• **Prompt**
Retype every entry below without any change.

++++++++

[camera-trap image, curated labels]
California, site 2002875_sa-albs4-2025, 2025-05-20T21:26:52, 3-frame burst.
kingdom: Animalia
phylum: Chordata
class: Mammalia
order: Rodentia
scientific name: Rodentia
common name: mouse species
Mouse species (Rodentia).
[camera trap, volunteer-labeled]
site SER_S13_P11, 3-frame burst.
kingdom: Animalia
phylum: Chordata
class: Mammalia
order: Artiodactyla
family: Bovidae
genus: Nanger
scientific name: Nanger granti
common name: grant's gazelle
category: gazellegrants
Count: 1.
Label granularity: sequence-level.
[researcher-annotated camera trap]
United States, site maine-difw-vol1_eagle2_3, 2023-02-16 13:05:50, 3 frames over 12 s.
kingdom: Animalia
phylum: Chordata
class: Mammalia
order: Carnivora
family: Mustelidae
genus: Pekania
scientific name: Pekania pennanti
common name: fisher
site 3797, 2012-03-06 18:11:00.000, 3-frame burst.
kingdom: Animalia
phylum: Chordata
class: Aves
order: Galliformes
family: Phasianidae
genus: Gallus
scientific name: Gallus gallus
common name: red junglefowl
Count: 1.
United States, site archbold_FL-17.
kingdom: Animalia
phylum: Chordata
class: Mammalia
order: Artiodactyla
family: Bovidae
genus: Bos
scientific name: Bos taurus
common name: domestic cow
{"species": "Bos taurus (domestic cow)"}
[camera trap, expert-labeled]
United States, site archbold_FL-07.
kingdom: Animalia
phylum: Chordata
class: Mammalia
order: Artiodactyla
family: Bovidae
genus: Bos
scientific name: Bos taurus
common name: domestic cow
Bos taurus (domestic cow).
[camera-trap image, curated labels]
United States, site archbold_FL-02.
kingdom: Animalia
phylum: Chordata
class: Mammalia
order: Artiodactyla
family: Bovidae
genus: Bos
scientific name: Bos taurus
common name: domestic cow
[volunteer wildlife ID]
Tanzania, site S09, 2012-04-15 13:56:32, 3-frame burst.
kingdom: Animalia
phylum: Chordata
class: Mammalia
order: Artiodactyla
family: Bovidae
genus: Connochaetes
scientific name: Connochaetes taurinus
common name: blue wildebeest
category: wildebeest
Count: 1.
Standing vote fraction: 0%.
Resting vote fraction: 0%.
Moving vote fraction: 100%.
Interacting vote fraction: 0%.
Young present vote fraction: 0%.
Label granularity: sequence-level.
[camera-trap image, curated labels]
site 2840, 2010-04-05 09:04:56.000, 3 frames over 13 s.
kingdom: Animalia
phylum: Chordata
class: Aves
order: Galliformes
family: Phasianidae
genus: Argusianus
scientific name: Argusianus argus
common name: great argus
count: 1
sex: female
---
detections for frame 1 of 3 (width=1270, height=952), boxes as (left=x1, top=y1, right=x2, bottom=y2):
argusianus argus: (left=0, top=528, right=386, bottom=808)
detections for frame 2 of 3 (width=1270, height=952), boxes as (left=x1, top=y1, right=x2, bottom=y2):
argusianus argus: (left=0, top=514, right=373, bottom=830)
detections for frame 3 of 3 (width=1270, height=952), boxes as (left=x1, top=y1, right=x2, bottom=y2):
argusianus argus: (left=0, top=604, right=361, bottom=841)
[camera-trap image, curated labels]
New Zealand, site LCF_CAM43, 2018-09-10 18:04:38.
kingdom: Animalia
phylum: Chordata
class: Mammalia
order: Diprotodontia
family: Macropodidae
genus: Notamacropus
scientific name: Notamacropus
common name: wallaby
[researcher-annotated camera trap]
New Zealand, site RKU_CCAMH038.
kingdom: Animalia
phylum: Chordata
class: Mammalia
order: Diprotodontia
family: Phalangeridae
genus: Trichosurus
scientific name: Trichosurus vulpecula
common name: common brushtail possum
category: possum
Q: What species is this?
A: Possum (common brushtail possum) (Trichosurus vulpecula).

++++++++

• **Exercise answer**
[camera-trap image, curated labels]
California, site 2002875_sa-albs4-2025, 2025-05-20T21:26:52, 3-frame burst.
kingdom: Animalia
phylum: Chordata
class: Mammalia
order: Rodentia
scientific name: Rodentia
common name: mouse species
Mouse species (Rodentia).
[camera trap, volunteer-labeled]
site SER_S13_P11, 3-frame burst.
kingdom: Animalia
phylum: Chordata
class: Mammalia
order: Artiodactyla
family: Bovidae
genus: Nanger
scientific name: Nanger granti
common name: grant's gazelle
category: gazellegrants
Count: 1.
Label granularity: sequence-level.
[researcher-annotated camera trap]
United States, site maine-difw-vol1_eagle2_3, 2023-02-16 13:05:50, 3 frames over 12 s.
kingdom: Animalia
phylum: Chordata
class: Mammalia
order: Carnivora
family: Mustelidae
genus: Pekania
scientific name: Pekania pennanti
common name: fisher
site 3797, 2012-03-06 18:11:00.000, 3-frame burst.
kingdom: Animalia
phylum: Chordata
class: Aves
order: Galliformes
family: Phasianidae
genus: Gallus
scientific name: Gallus gallus
common name: red junglefowl
Count: 1.
United States, site archbold_FL-17.
kingdom: Animalia
phylum: Chordata
class: Mammalia
order: Artiodactyla
family: Bovidae
genus: Bos
scientific name: Bos taurus
common name: domestic cow
{"species": "Bos taurus (domestic cow)"}
[camera trap, expert-labeled]
United States, site archbold_FL-07.
kingdom: Animalia
phylum: Chordata
class: Mammalia
order: Artiodactyla
family: Bovidae
genus: Bos
scientific name: Bos taurus
common name: domestic cow
Bos taurus (domestic cow).
[camera-trap image, curated labels]
United States, site archbold_FL-02.
kingdom: Animalia
phylum: Chordata
class: Mammalia
order: Artiodactyla
family: Bovidae
genus: Bos
scientific name: Bos taurus
common name: domestic cow
[volunteer wildlife ID]
Tanzania, site S09, 2012-04-15 13:56:32, 3-frame burst.
kingdom: Animalia
phylum: Chordata
class: Mammalia
order: Artiodactyla
family: Bovidae
genus: Connochaetes
scientific name: Connochaetes taurinus
common name: blue wildebeest
category: wildebeest
Count: 1.
Standing vote fraction: 0%.
Resting vote fraction: 0%.
Moving vote fraction: 100%.
Interacting vote fraction: 0%.
Young present vote fraction: 0%.
Label granularity: sequence-level.
[camera-trap image, curated labels]
site 2840, 2010-04-05 09:04:56.000, 3 frames over 13 s.
kingdom: Animalia
phylum: Chordata
class: Aves
order: Galliformes
family: Phasianidae
genus: Argusianus
scientific name: Argusianus argus
common name: great argus
count: 1
sex: female
---
detections for frame 1 of 3 (width=1270, height=952), boxes as (left=x1, top=y1, right=x2, bottom=y2):
argusianus argus: (left=0, top=528, right=386, bottom=808)
detections for frame 2 of 3 (width=1270, height=952), boxes as (left=x1, top=y1, right=x2, bottom=y2):
argusianus argus: (left=0, top=514, right=373, bottom=830)
detections for frame 3 of 3 (width=1270, height=952), boxes as (left=x1, top=y1, right=x2, bottom=y2):
argusianus argus: (left=0, top=604, right=361, bottom=841)
[camera-trap image, curated labels]
New Zealand, site LCF_CAM43, 2018-09-10 18:04:38.
kingdom: Animalia
phylum: Chordata
class: Mammalia
order: Diprotodontia
family: Macropodidae
genus: Notamacropus
scientific name: Notamacropus
common name: wallaby
[researcher-annotated camera trap]
New Zealand, site RKU_CCAMH038.
kingdom: Animalia
phylum: Chordata
class: Mammalia
order: Diprotodontia
family: Phalangeridae
genus: Trichosurus
scientific name: Trichosurus vulpecula
common name: common brushtail possum
category: possum
Q: What species is this?
A: Possum (common brushtail possum) (Trichosurus vulpecula).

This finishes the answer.